Eleven studies evaluated HR-QoL following necrosectomy including 756 patients. Three studies were randomized trials and eight were cohort studies. One randomized trial and one cohort study demonstrated significantly improved physical scores at three months in patients who underwent endoscopic necrosectomy compared to surgical necrosectomy. In the only study that examined patients following endoscopic necrosectomy, the HR-QoL was also very good. Two randomized trials and one cohort study investigated the quality adjusted life years suggesting that endoscopic and surgical necrosectomy were comparable in cost effectiveness.

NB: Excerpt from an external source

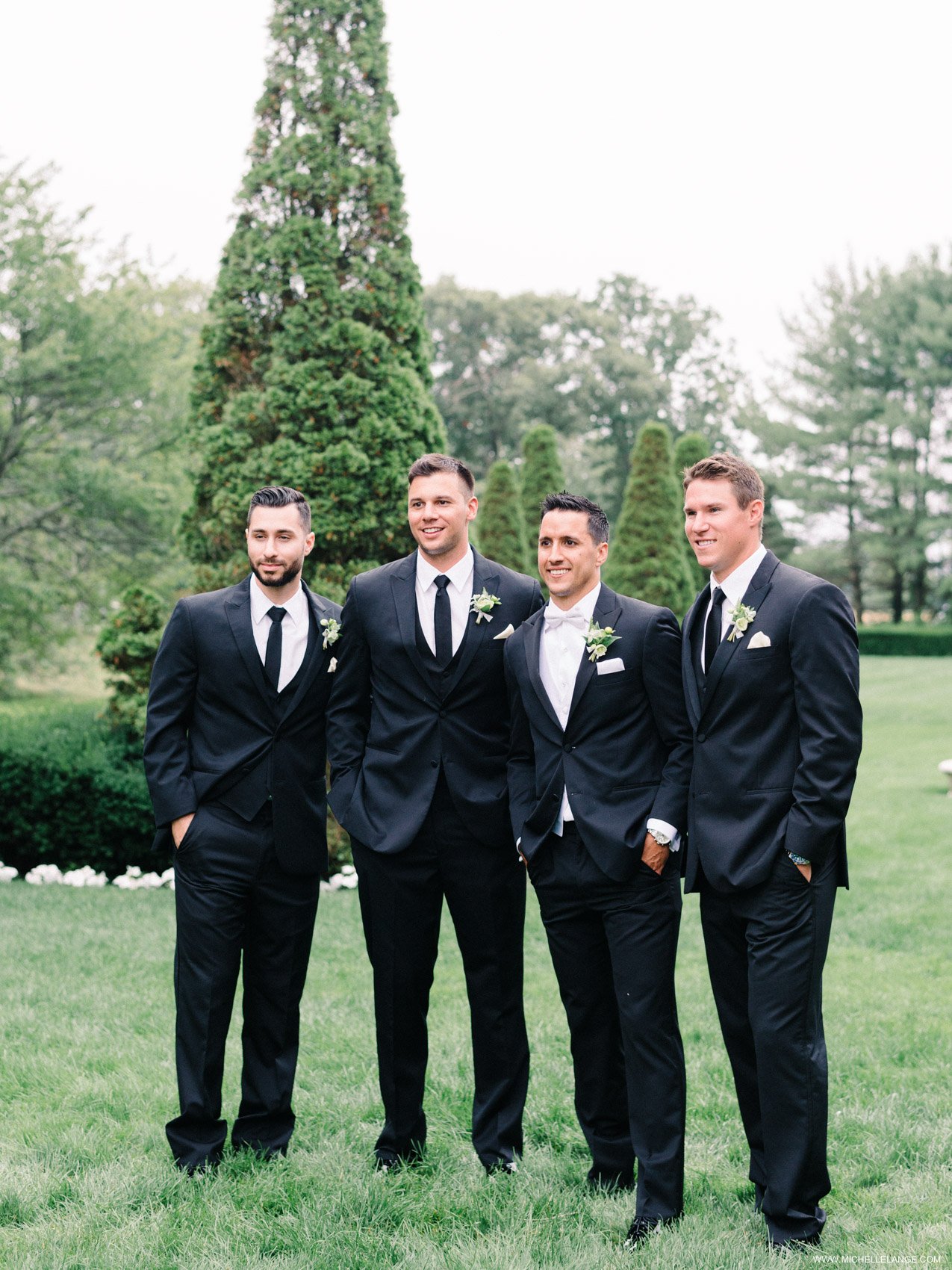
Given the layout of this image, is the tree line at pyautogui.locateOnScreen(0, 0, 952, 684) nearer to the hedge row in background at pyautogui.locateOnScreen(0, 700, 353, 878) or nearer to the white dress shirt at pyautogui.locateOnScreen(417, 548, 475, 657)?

When open necrosectomy was compared with minimally invasive approaches, patients who underwent the later reported better overall quality of life, vitality and mental health.

Research conclusions

This study would suggest that the endoscopic approach should be the preferred method for pancreatic necrosectomy as it might offer better HR-QoL. However, more randomized trials powered to detect differences in HR-QoL are still required.

Research perspectives

Future research should aim to provide the tools for a person-centered coordinated care through a patient reported experience and outcome measures. This will improve results, adherence, patient satisfaction and quality of life. It is also important to create a disease specific HR-QoL questionnaire for acute pancreatitis to allow evaluation of different management strategies and the impact they have on HR-QoL.